[Start of section]

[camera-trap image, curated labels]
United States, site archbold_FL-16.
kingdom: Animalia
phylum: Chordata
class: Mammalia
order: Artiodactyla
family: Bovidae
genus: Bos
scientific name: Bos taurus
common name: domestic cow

[End of section]
[Start of section]

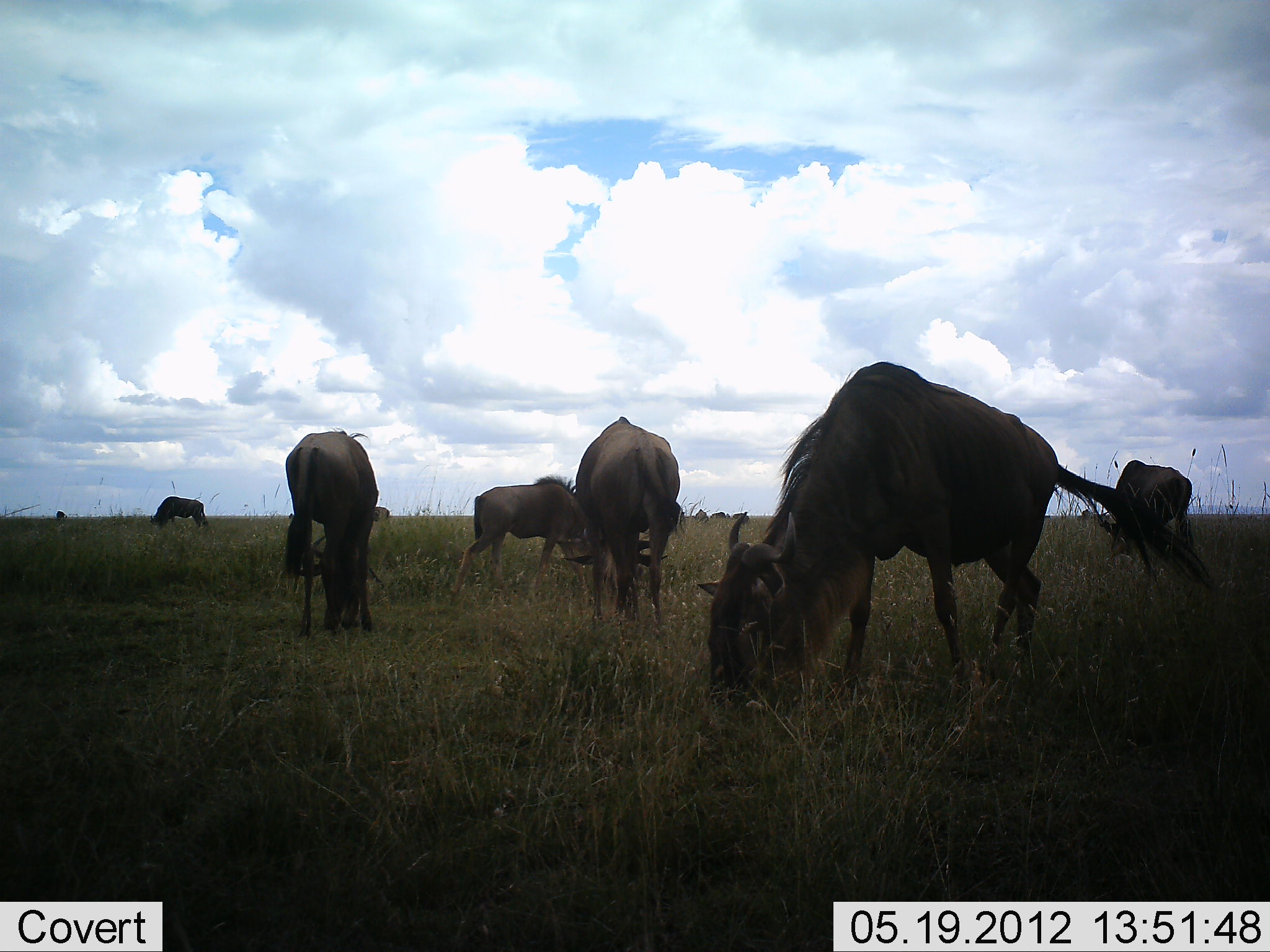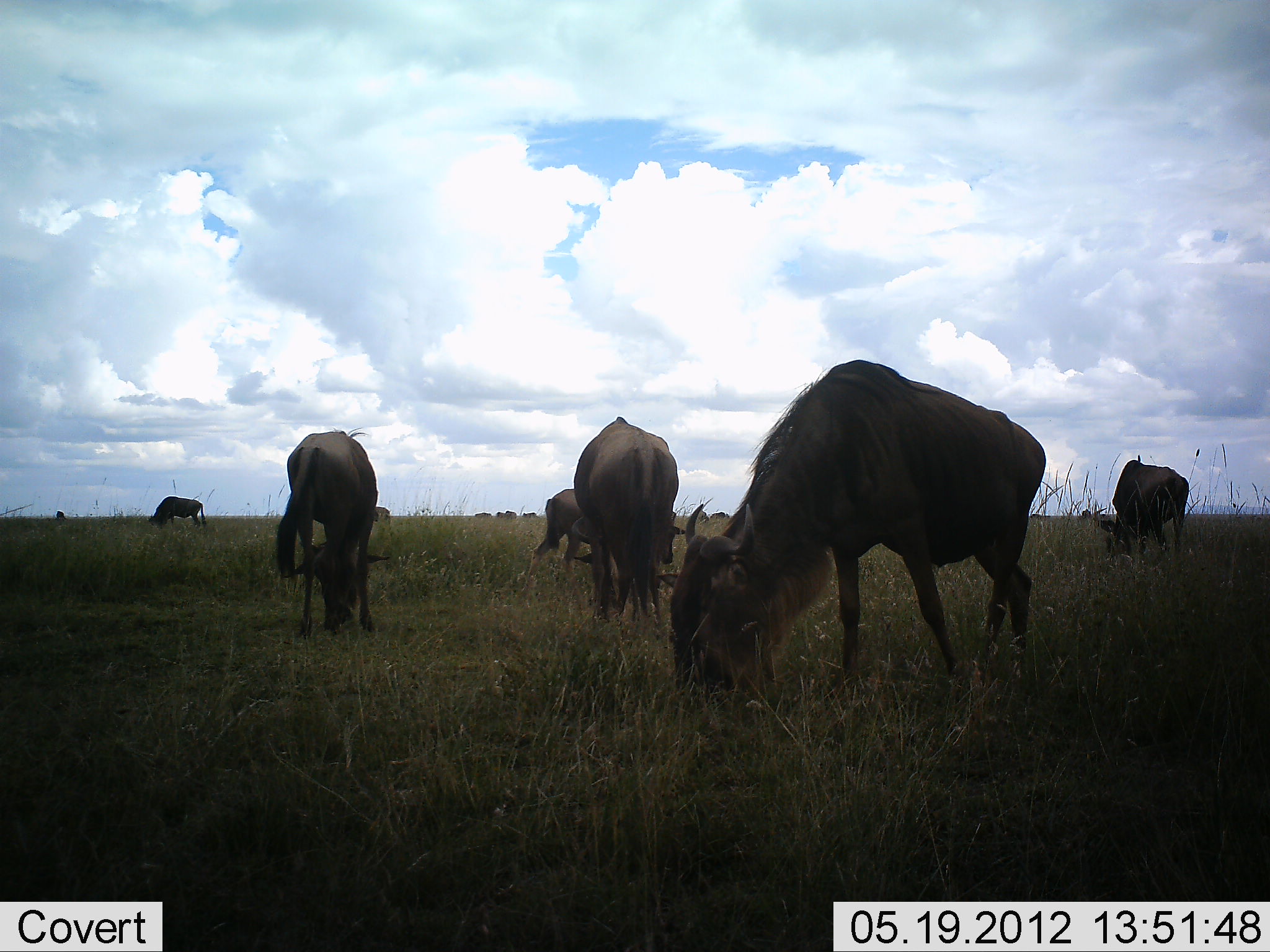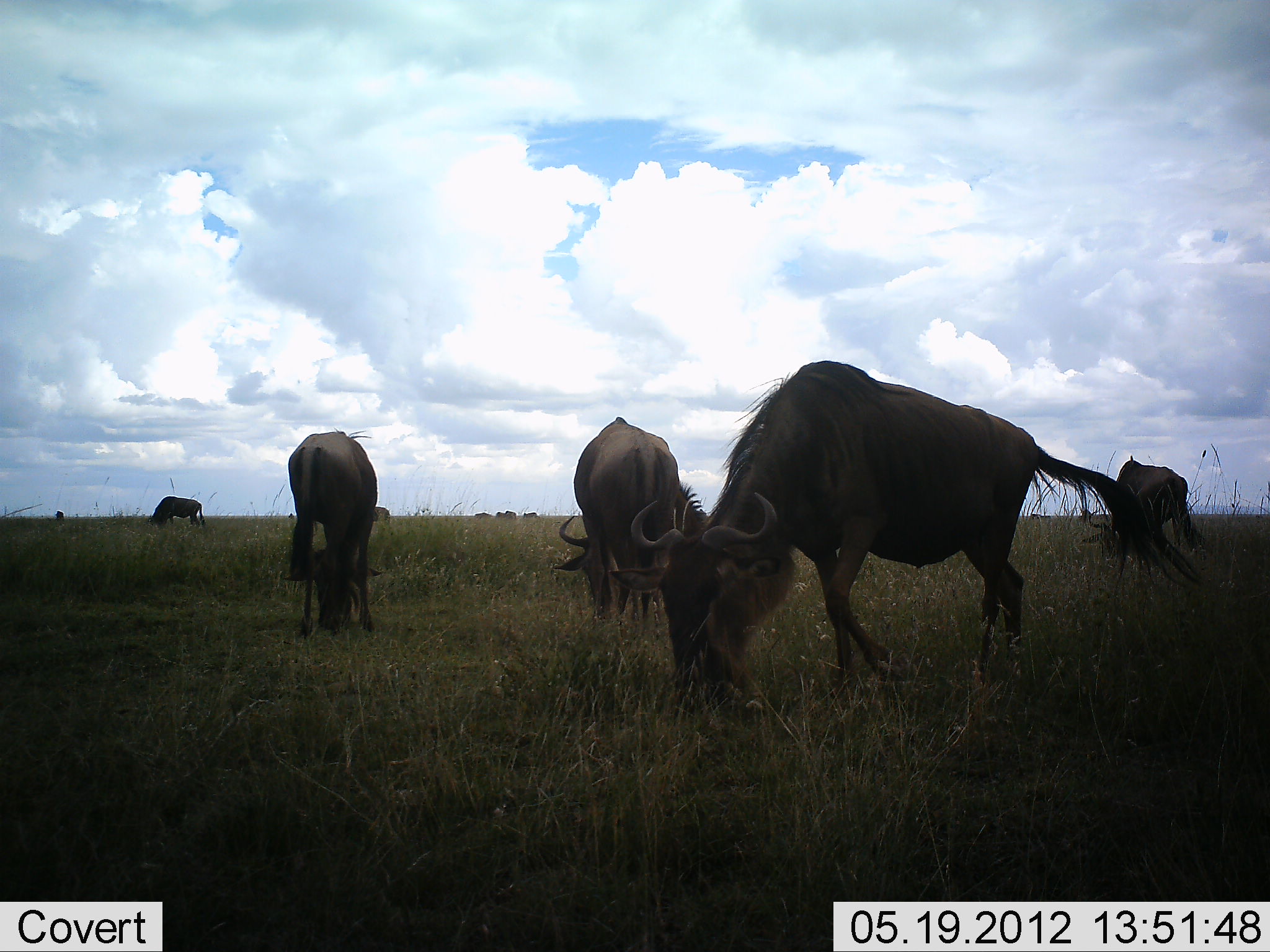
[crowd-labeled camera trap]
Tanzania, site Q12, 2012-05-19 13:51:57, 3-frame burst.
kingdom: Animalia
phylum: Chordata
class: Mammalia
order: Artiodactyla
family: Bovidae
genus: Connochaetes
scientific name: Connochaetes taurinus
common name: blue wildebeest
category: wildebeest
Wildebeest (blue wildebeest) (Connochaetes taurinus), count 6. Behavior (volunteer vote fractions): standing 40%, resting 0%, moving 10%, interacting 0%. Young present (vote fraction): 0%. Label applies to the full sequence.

[End of section]
[Start of section]

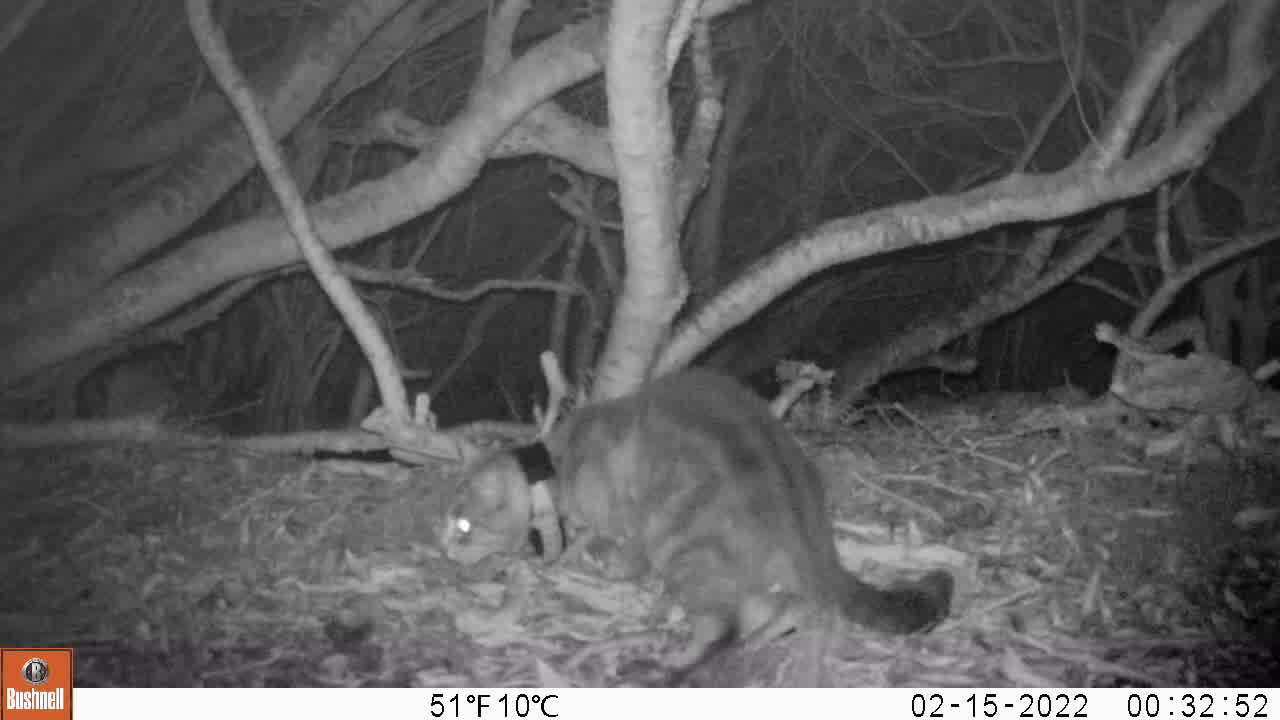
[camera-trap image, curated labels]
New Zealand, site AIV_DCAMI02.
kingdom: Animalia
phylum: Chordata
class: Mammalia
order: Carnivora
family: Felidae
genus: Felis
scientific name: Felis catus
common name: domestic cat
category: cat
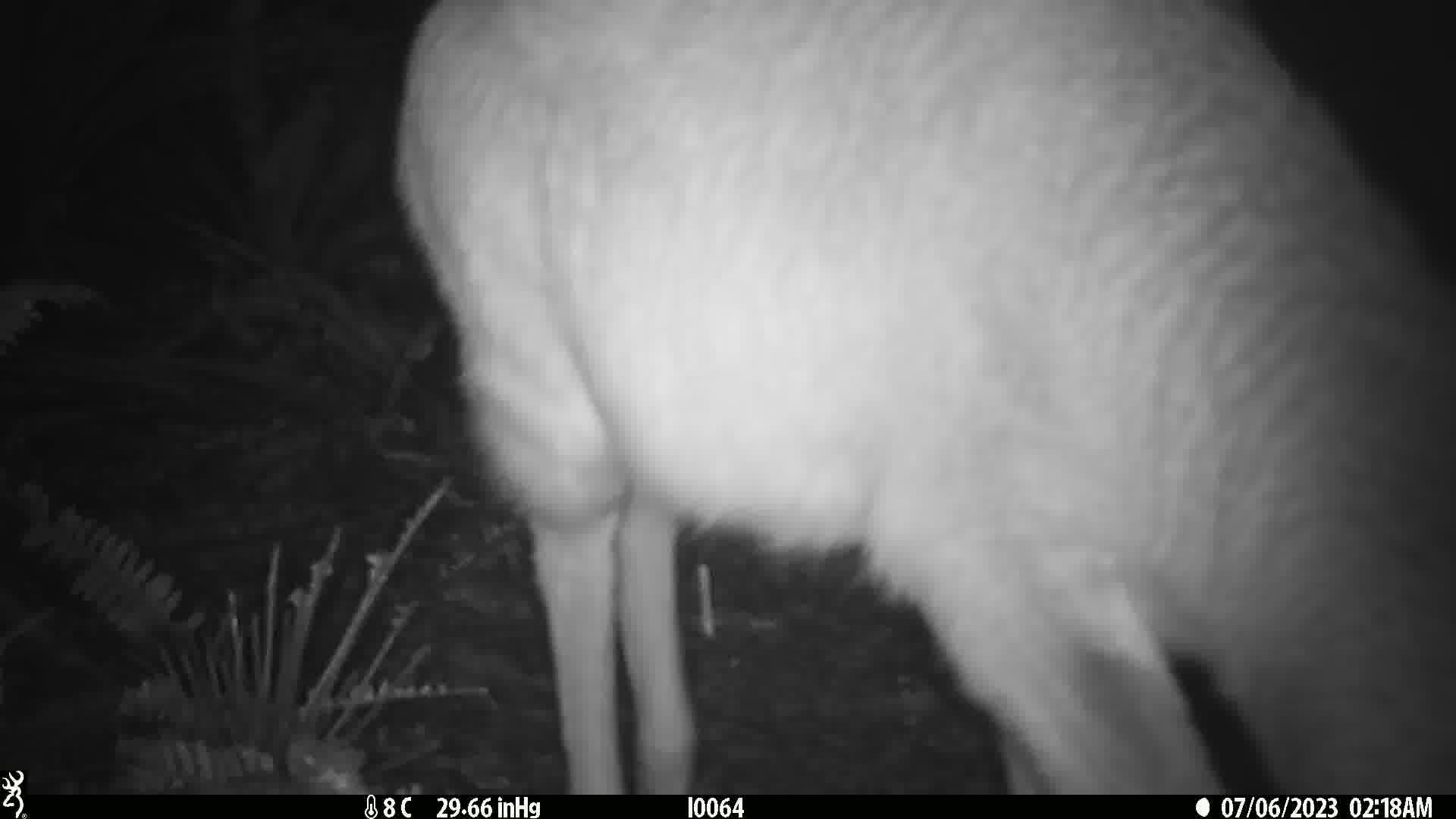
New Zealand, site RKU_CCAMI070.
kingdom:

[End of section]

* **Work required**
Report how many lines in the data above contain "common", without any other words.

* **Finished task**
3